Brandon Hobson, author of Where the Dead Sit Talking
I know a lot about the foster care system in Oklahoma from personal experience. Native Americans are sometimes placed with families outside their tribe through contracts made with the state’s Department of Human Services. Lots of Native American teenagers (teenagers of all races, actually) get shuffled from home to home, shelter to shelter, through the foster care system for months and even years. It’s very sad, and I’ve seen little fiction exploring these issues. In addition, the justice system is detrimental in that people are put in jail and prison for nonviolent crimes such as drug possession, as is the case with my protagonist’s mother, when actually they should be considered for treatment facilities instead. All this was an inherent inspiration for my novel.
Elaine Castillo, author of America is Not the Heart
I knew I wanted to write about a young queer woman who was living in exile as a former member of the New People’s Army, the armed wing of the Communist Party of the Philippines. It was important for me to push back against the idea of what a political novel is meant to look like, who it’s meant to focus on: that “serious” political novels are about war, empire, history (and, usually, men). There’s no lack of war, empire or history in the book. But it was equally important to write about my protagonist Hero not just as a former political operative, but as a queer Filipina.
Jennifer Clement, author of Gun Love
The inspiration for my novel comes from my concern regarding gun violence in the US, the effect of 20,000 guns crossing a day into Mexico, which fuels and sustains Mexico’s crime, and the effect of guns on the almost complete destruction of the native peoples.
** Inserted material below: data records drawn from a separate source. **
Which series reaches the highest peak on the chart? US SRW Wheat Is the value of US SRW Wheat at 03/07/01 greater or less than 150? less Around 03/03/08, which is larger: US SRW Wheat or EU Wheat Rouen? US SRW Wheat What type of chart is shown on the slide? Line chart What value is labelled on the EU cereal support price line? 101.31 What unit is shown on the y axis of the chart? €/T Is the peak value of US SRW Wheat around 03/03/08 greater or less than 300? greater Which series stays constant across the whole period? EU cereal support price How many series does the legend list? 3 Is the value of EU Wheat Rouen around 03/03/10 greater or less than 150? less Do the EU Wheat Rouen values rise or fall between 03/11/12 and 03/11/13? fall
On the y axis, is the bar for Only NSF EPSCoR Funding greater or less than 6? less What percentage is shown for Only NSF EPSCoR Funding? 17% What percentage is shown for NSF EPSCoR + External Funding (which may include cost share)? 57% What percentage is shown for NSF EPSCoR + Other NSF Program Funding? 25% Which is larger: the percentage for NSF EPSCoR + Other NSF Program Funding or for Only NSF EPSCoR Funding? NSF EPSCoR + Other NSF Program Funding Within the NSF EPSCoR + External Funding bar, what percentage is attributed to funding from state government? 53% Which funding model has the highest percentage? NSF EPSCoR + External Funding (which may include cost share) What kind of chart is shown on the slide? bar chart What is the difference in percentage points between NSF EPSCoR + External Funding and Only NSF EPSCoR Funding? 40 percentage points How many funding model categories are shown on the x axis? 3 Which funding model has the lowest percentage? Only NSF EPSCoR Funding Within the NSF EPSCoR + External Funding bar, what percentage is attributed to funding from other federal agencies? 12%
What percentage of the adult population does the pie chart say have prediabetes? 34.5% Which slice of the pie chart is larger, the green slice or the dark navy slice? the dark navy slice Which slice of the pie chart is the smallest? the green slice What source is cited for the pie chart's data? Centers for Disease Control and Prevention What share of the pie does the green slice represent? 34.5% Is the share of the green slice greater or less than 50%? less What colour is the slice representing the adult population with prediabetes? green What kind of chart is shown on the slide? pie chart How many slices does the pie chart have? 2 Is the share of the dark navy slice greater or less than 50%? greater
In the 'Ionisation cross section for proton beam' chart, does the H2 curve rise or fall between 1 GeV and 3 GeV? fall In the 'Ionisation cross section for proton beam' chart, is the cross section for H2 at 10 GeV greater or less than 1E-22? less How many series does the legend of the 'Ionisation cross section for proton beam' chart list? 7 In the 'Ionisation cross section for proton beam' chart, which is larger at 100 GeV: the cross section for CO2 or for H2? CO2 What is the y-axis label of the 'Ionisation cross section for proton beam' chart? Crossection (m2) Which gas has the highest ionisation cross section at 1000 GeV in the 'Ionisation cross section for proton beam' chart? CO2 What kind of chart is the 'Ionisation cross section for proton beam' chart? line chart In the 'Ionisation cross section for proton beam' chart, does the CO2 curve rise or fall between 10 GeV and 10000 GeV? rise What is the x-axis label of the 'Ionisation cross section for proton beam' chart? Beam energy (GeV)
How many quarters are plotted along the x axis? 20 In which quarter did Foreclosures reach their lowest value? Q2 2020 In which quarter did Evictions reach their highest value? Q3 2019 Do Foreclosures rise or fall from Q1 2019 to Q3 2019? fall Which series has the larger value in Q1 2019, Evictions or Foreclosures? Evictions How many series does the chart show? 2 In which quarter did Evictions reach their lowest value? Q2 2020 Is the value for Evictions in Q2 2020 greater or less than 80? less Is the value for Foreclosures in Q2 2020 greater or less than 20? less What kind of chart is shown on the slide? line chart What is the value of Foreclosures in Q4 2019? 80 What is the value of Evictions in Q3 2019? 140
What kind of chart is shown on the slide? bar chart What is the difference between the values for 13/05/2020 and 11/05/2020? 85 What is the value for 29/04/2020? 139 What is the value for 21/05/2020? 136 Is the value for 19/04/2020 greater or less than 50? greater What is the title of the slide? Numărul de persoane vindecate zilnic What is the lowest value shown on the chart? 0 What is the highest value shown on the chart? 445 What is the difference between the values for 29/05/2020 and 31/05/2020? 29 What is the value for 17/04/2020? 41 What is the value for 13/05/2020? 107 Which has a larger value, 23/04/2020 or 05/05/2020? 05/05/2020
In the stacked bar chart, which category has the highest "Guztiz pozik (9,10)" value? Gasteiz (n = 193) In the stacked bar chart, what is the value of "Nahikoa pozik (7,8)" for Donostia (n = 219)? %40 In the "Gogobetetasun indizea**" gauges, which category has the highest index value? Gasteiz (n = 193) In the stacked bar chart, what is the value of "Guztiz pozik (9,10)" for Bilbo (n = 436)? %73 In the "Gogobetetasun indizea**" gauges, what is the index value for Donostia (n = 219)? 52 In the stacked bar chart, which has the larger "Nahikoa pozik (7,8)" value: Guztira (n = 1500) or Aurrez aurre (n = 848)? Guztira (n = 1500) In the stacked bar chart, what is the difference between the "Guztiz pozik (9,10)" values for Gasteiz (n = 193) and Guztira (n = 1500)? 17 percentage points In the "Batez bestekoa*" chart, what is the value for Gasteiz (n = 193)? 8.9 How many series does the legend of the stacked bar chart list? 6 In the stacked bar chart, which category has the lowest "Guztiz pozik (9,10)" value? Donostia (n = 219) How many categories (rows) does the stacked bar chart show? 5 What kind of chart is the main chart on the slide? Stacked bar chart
My novel stands on over eleven years of research on all these subjects. I’ve written journalistic pieces on the NRA and I’ve interviewed survivors of mass shootings. I am also interested in telling stories of how violence affects women and girls.
Nana Kwame Adjei-Brenyah, author of Friday Black
I’m inspired all the time by people not giving up. I’m inspired by all the people who work to make sure that when Black people are murdered with impunity the names of the killed are never forgotten. Those people that challenge the machine. I’m inspired by the love that persists despite all the craziness.
Gaël Faye, author of Small Country
I wrote this novel to awaken the memory of a forgotten world—with its perfumes, colors and smells—to cry out to the world that we did exist, with our simple lives, the daily grind, our boredom. I aimed to shout-out to the universe that we knew what happiness was, before being sent to the four corners of the world to become a group of exiles, refugees, immigrants, migrants. I have written in order to tell about tragedies, but also days of light that preceded them.
Nafissa Thompson-Spires, author of Heads of the Colored People
The original The Heads of the Colored People: Done with a Whitewash Brush, written by abolitionist doctor and poet James McCune Smith, inspired my title and many of my concerns in the collection. I also really wanted to tell black stories I hadn’t read before—stories of black nerds, black people who were isolated among white people, black middle-class characters struggling with racism and a host of banal issues.